Sunday, Aug 10, 2003 at 19:17
Hi Volvo:

You will love Fraser. It is not a difficult trip, and all the advice you have been given here is sound. Remember that the beach run is a highway, police DO have radar on the island and like to use it.
Th eonly other tip missing is to keep an eye out where you see the water runing across the beach (washouts) .. these can be quite deep at times, and many have come to grief hitting them at speed.
A Hema map will be a great investment. Tyre pressures around 20 .. usually the guys on the barge will let you know if they need to be any lower or higher.
There are a few other good guides to Fraser. I used one last trip by "Dirty Weekends" which I found useful, even as a fairly regular visitor to the place.
If you decide not to bush camp on the beach, Dundubera is nice, has Ranger patrols, hot and cold running water, and is well located for the many trips I hope you manage to do.
Just thining about it makes me want to throw my stuff into the truck and head off again. Enjoy it !!!!!
JackAustralia - If you don't love it, leave!!!

━━━━

→ **Exercise tasks**:
a: In the Fraser trip post, turn the paragraph beginning "If you decide not to bush camp" into a short bulleted list that keeps its main facts.
b: List every quality the Fraser trip post attributes to Dundubera.
c: Pick up the Fraser trip post where it ends and keep writing it.
The data after this point comes from a separate source.

→ **Data block**:

━━━━

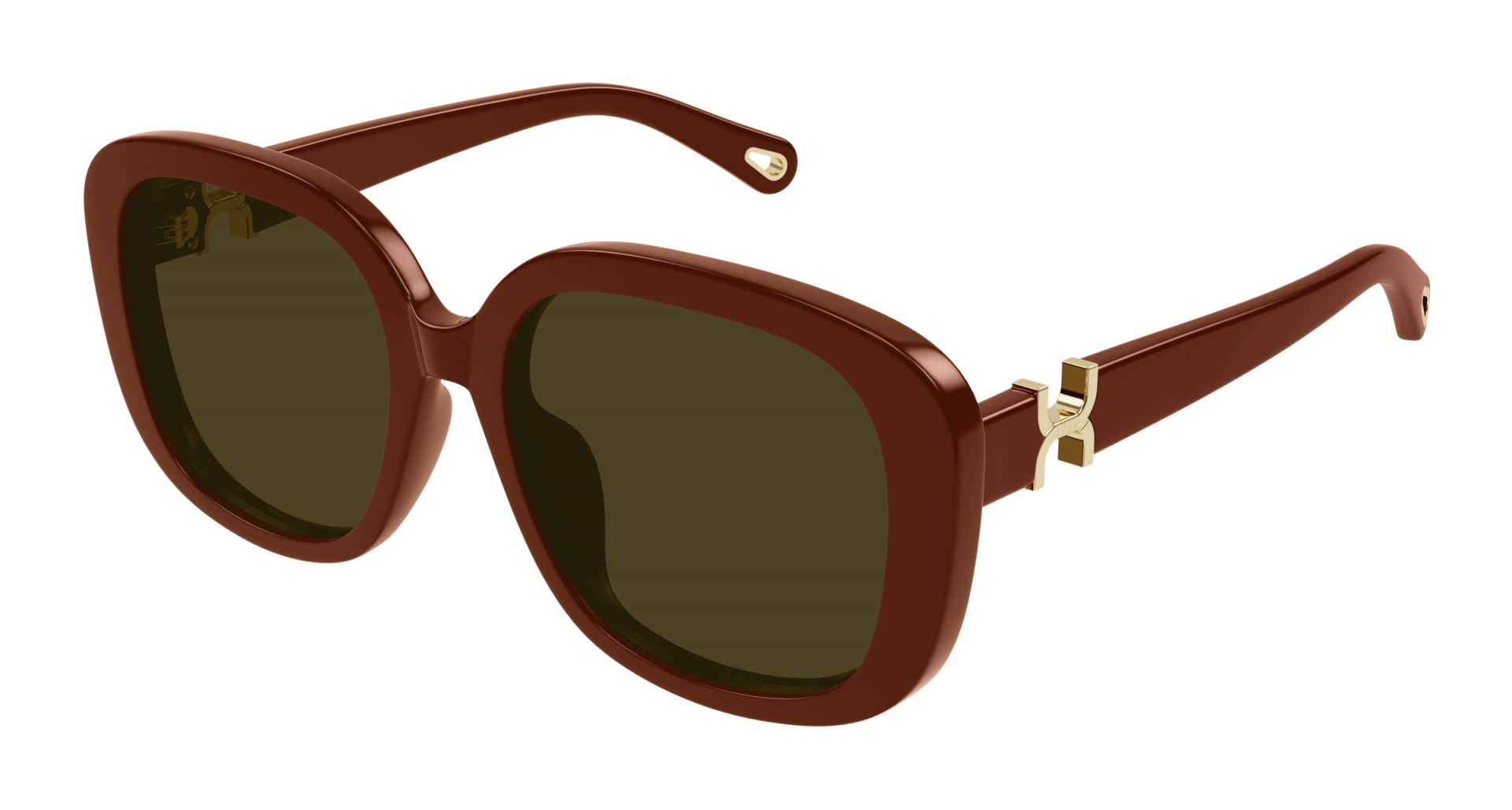 Occhiali da sole Chloé CH0303SK 004 8056376561753 | Ottica Lux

━━━━

→ **Answer list**:
a:
- Option if not bush camping on the beach: Dundubera
- It is nice and has Ranger patrols
- It has hot and cold running water
- It is well located for many trips

b:
- Nice
- Has Ranger patrols
- Has hot and cold running water
- Well located for many trips

c:
AnswerID: 27364

Follow Up By: Dan (Brizvegas) - Monday, Aug 11, 2003 at 15:43

Monday, Aug 11, 2003 at 15:43
I agree with Jack...Dundubera is a great spot to set up camp. We usually set up on the beach around 5 km south of the camp site...away from tent city but able to access hot showers and a loo for number 2. Not far from some of the inland routes and Indian Head and Eli Creek. Fraser is a great spot and always worth the effort.

When you head up, check the tide charts and go via Noosa/Tewantin and drive up the beach from there. Double Island is worth the trip (we often camp here for a weekend gettaway) and swimming in the water is OK - no sharks that I have seen - whereas Fraser...hhmm. It's truly a magic spot! If you don't mind a surf, there is a great mal wave Rainbow beach side of the headland - when the swell's on and the wind is right!Do check with Rainbow Beach with the crossing the rocks at Mudlow...have seen many 4WD's come to grief...common sense prevails, but. It is a much shorter route than the boring drive through Gympie.
Enjoy!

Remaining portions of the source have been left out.